How many of the lines below contain the word "black"? Reply with the number alone.

━━━━━━━━━━━━━━━━━━━━

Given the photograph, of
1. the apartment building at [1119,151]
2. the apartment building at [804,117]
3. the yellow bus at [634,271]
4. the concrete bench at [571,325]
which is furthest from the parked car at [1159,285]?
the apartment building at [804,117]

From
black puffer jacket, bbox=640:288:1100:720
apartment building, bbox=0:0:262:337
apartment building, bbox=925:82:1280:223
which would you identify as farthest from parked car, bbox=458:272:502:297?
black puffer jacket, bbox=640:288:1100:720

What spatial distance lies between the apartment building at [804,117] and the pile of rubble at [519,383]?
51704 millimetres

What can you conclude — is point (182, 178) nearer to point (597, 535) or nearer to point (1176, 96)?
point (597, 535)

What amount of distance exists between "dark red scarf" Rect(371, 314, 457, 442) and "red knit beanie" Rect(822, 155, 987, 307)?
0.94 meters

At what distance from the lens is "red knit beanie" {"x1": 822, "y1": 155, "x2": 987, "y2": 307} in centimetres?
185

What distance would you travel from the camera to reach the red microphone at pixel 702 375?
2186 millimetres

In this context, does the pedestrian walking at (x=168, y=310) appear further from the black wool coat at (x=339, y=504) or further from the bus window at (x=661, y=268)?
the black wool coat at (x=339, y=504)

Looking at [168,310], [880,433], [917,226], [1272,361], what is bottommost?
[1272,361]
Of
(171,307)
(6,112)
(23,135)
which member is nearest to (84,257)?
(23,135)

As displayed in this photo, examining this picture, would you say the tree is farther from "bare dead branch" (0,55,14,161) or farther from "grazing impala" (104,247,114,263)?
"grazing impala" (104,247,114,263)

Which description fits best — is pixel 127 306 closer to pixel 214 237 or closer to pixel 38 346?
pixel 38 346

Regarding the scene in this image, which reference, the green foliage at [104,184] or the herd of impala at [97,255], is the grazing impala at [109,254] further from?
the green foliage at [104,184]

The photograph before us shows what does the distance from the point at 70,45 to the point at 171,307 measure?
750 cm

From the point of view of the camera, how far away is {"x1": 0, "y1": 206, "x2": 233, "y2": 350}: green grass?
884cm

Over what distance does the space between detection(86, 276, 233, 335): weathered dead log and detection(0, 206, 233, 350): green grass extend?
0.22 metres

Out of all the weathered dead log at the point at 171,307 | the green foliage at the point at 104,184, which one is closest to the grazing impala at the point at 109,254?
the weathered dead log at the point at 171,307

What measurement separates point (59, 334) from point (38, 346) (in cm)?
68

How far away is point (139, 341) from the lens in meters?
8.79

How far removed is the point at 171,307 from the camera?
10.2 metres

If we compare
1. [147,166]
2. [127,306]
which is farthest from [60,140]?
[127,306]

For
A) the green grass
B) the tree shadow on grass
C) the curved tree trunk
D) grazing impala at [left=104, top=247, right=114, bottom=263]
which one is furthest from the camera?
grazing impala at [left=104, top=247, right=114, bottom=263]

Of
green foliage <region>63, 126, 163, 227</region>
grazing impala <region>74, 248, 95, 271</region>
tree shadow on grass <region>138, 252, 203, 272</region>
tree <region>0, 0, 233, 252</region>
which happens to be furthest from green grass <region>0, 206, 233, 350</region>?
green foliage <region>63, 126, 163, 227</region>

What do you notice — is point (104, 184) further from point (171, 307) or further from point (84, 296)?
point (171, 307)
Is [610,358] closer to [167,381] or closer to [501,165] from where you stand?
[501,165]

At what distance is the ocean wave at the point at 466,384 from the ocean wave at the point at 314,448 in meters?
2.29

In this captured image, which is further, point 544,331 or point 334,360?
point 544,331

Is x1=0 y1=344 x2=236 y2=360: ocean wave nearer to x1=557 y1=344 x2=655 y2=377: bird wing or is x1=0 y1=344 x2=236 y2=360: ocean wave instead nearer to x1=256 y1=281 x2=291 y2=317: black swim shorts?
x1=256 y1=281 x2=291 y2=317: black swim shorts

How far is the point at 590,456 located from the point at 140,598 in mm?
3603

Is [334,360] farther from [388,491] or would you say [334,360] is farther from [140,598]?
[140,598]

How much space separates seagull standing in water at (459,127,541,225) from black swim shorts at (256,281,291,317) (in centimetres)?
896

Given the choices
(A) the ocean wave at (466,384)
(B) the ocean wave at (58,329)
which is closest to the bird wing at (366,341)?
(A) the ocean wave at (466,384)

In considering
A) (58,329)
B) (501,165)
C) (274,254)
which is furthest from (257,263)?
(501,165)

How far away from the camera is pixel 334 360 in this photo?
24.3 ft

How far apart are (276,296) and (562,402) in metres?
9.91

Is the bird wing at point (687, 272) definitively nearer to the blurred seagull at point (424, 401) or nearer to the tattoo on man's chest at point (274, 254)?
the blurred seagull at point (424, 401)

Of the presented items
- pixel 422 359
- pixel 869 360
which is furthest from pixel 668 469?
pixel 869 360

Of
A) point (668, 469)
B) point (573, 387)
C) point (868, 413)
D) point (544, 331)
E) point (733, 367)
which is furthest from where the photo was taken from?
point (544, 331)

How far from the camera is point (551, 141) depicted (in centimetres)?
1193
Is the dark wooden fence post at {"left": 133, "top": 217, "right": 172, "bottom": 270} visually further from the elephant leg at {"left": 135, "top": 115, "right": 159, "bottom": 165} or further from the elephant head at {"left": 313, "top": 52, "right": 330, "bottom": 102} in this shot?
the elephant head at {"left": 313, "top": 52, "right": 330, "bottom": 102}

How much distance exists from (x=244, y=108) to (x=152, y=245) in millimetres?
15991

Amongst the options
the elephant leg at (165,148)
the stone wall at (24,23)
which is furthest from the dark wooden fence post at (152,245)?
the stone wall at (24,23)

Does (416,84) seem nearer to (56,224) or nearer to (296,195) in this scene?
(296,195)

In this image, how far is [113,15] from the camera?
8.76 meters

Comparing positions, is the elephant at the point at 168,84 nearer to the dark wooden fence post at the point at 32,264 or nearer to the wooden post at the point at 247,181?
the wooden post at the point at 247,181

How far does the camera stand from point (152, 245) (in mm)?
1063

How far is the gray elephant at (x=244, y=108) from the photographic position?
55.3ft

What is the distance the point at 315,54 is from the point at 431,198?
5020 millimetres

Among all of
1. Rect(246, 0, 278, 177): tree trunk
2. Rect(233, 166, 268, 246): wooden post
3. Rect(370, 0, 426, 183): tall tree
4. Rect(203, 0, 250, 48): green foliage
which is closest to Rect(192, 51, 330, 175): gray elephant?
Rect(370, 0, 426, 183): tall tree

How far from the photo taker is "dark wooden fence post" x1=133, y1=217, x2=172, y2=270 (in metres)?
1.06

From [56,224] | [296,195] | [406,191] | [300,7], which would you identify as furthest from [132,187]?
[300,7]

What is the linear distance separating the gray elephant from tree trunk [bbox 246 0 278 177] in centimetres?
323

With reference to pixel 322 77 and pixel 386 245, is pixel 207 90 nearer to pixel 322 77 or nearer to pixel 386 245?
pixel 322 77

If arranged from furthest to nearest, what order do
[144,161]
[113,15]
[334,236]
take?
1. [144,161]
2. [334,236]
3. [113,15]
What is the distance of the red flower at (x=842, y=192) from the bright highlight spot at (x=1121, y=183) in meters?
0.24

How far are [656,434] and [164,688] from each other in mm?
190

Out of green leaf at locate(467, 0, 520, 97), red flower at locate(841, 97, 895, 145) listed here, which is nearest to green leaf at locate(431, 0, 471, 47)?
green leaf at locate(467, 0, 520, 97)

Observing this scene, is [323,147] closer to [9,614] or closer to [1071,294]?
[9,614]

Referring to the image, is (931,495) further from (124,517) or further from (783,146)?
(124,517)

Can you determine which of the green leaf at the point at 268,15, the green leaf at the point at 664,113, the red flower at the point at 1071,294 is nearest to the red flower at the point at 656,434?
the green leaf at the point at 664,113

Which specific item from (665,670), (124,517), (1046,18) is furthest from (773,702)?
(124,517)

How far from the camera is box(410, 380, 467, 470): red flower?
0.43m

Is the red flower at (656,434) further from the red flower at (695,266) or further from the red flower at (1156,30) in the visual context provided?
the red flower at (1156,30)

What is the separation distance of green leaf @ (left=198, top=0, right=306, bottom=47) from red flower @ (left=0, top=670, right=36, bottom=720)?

━━━━━━━━━━━━━━━━━━━━

## Output for this exercise
7